Neville Goddard described this process as "assuming the feeling of the wish fulfilled" — and the Car Model Phenomenon reveals the mechanism through which assumption operates in physical reality. When you assume an identity or an outcome with sufficient emotional conviction, your RAS reconfigures to surface evidence of that assumption everywhere. This is why the technique works beyond cars: assume you are the kind of person who attracts extraordinary opportunities, and your RAS begins flagging those opportunities in the same environments where it previously registered nothing.

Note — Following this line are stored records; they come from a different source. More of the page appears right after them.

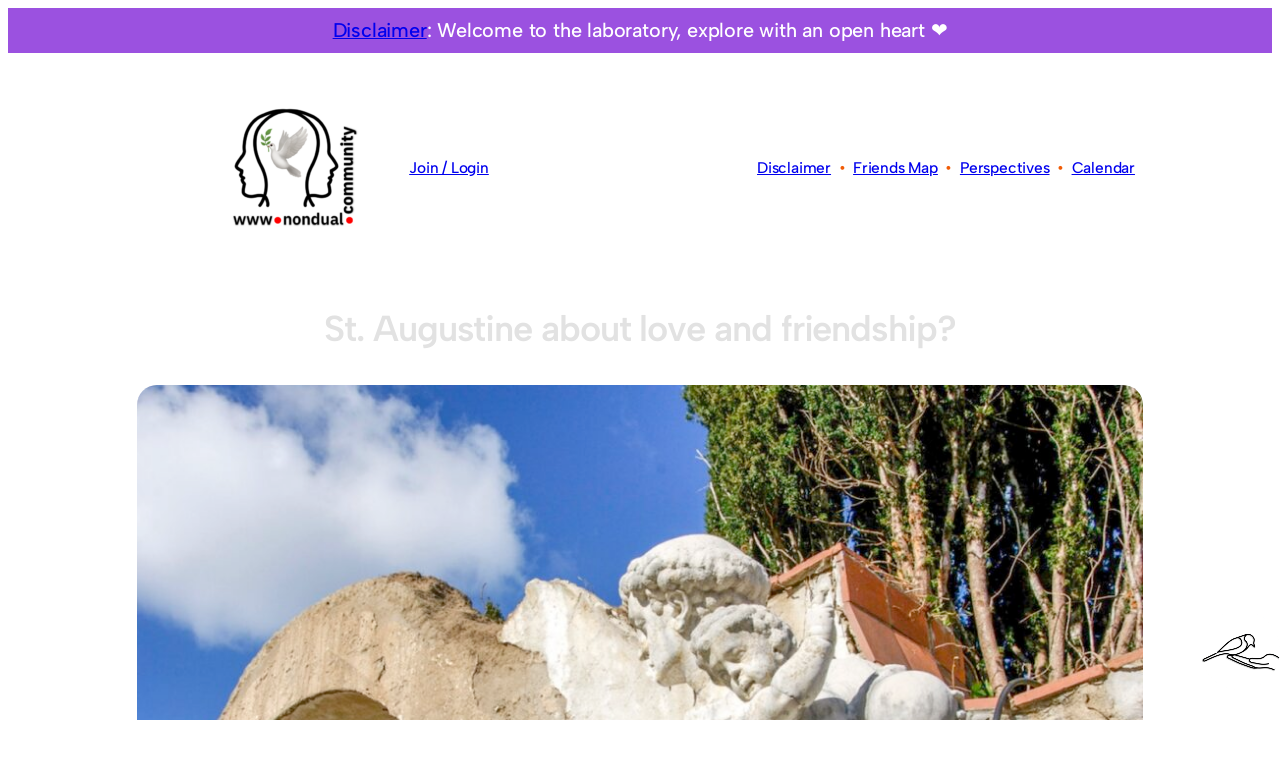

--- FILE ---
content_type: text/html; charset=UTF-8
request_url: https://xp3.us/gardenoffriends/index.php
body_size: 267
content:
<div style=" width: 560px; margin: auto;">

<span class="wtb-ew-v1" style="width: 560px; display:inline-block"><script src="https://www.worldtimebuddy.com/event_widget.js?h=5391959&md=1/19/2026&mt=7.00&ml=2.00&sts=0&sln=0&wt=ew-ltc"></script><i><a target="_blank" href="https://www.worldtimebuddy.com/">Time converter</a> at worldtimebuddy.com</i><noscript><a href="https://www.worldtimebuddy.com/">Time converter</a> at worldtimebuddy.com</noscript><script>window[wtb_event_widgets.pop()].init()</script></span>

<p style="text-align: center;"><a target="_blank" href="https://www.nondual.community/calendar"><b>www.nondual.community/calendar</b></a></p>

</div>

The world was always full of those opportunities; the filter was blocking them.
The critical insight for practical reprogramming is that the RAS update requires all three components working together: specificity (the RAS needs a precise target template, not a vague category), emotional charge (neutral intellectual acknowledgment doesn't trigger the update — feeling does), and repetition (a single thought creates a thin synaptic pathway that fades quickly; repeated activation builds myelinated highways that persist). Miss any one of these and the filter doesn't update. Hit all three consistently, and reality — your experienced reality — begins to reorganize around your assumption.
Key Insight: Decision with emotional conviction is the mechanism that updates your perceptual filter — not willpower, not positive thinking, but committed assumption felt in the body.
Choose one goal you are working toward and perform a "Car Model" installation tonight. Sit quietly for 10 minutes and do the following: Write your desired outcome at the top of a page in the present tense ("I have..." or "I am..."). Below it, list 10 specific sensory details you would experience if this were already true — not what you would do, but what you would see, hear, feel, taste, and smell. Be ruthlessly specific: not "a nice home" but "the sound of my feet on the hardwood floors of my specific kitchen at 7am." Read these sensory details slowly, pausing to actually feel each one for a few seconds. When you finish, close your eyes and hold the whole picture for 60 seconds with the feeling of gratitude and completeness. Tomorrow morning, before checking your phone, spend 60 seconds in the same feeling. Do this for five days. Notice what begins appearing in your environment — coincidences, conversations, ideas, opportunities — that align with your desired outcome. Write them down without judging their significance.
Pick one specific desire — one thing you genuinely want. For seven days, you will conduct what we call a "Signal Hunt." Each morning, write: "Today I am looking for evidence that [your desire] is already on its way." Then go through your day with that intention active. Each evening, record at least three pieces of evidence you found — no matter how small or seemingly unrelated. On Day 3, expand your definition of evidence to include internal shifts (a spontaneous feeling of certainty, a dream, an unexpected thought). By Day 7, write a full-page account of all the evidence you collected. Most people are shocked by how much was there — and how thoroughly their previous filter had been blocking it.